The hierarchies, formal and informal, mean that some get away with not working very much at all, at least not for their employer, while others are exploited. I don’t think unions can do much about this - but I may be wrong.
I think this is spot on @ExUCU. The issue is systematic - but perhaps in a different, and more complex ways, that UCU says it's systematic.
A crucial issue, that has been discussed in these boards over the years, is that the type of work we do does not lend itself easily to collective action. In some ways we are more akin to freelancers (like a performer, a consultant... - as also evidenced in the working hours flexibility discussed above) than employees. Except for teaching, with any other activity that we cease during industrial action (research, networking, external partnerships, etc.), we would have to sustain significant damage to our own profiles before this starts to harm the employer in any way.

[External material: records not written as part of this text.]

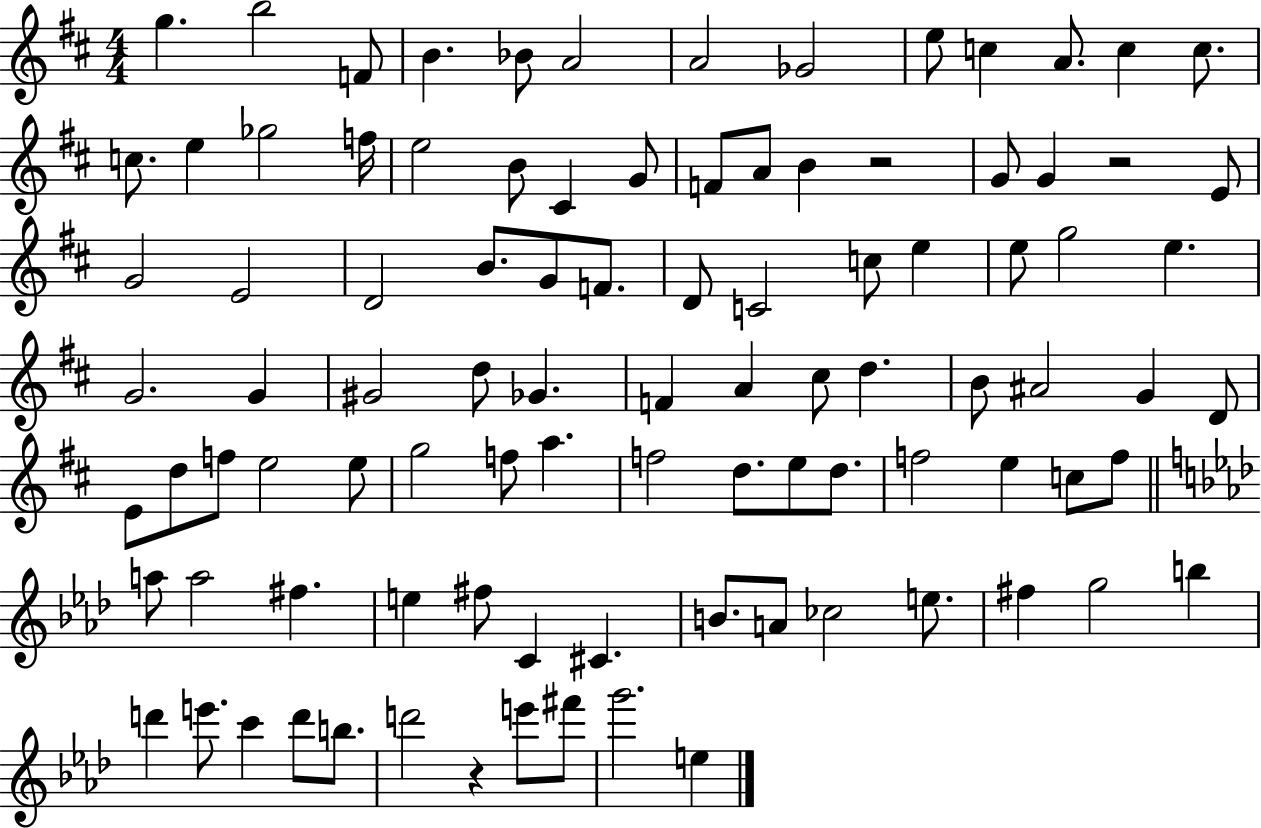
X:1
T:Untitled
M:4/4
L:1/4
K:D
g b2 F/2 B _B/2 A2 A2 _G2 e/2 c A/2 c c/2 c/2 e _g2 f/4 e2 B/2 ^C G/2 F/2 A/2 B z2 G/2 G z2 E/2 G2 E2 D2 B/2 G/2 F/2 D/2 C2 c/2 e e/2 g2 e G2 G ^G2 d/2 _G F A ^c/2 d B/2 ^A2 G D/2 E/2 d/2 f/2 e2 e/2 g2 f/2 a f2 d/2 e/2 d/2 f2 e c/2 f/2 a/2 a2 ^f e ^f/2 C ^C B/2 A/2 _c2 e/2 ^f g2 b d' e'/2 c' d'/2 b/2 d'2 z e'/2 ^f'/2 g'2 e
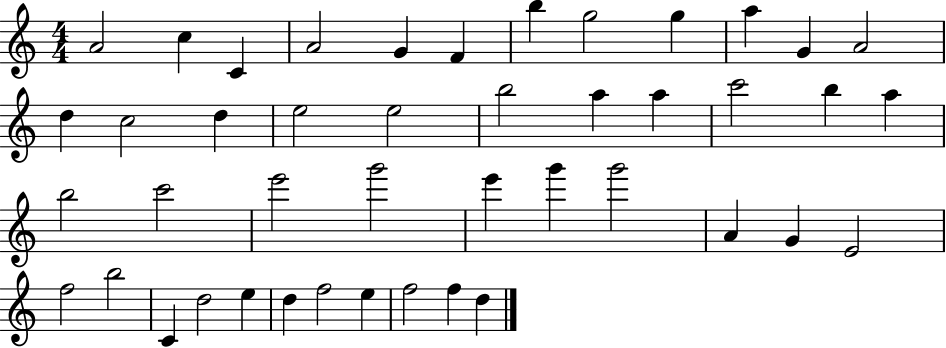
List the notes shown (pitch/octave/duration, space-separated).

A4/h C5/q C4/q A4/h G4/q F4/q B5/q G5/h G5/q A5/q G4/q A4/h D5/q C5/h D5/q E5/h E5/h B5/h A5/q A5/q C6/h B5/q A5/q B5/h C6/h E6/h G6/h E6/q G6/q G6/h A4/q G4/q E4/h F5/h B5/h C4/q D5/h E5/q D5/q F5/h E5/q F5/h F5/q D5/q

I started as HoD this academic year, after 10 years of seeing a chronic staff shortage in my department that meant that even my internally and externally funded research periods could not be protected as they should. I am now starting to see that a lot of the overwork is: a) of our own making, given that the university insists that we teach fewer courses, but we have insisted on teaching more (this ties in with the above: apparently our "identity" as a department and as individual researchers is tied in with differentiating ourselves from others by offering a much vaster course choice); b) very unequally distributed, with successive HoDs allowing some staff to not do much while piling up the work on others.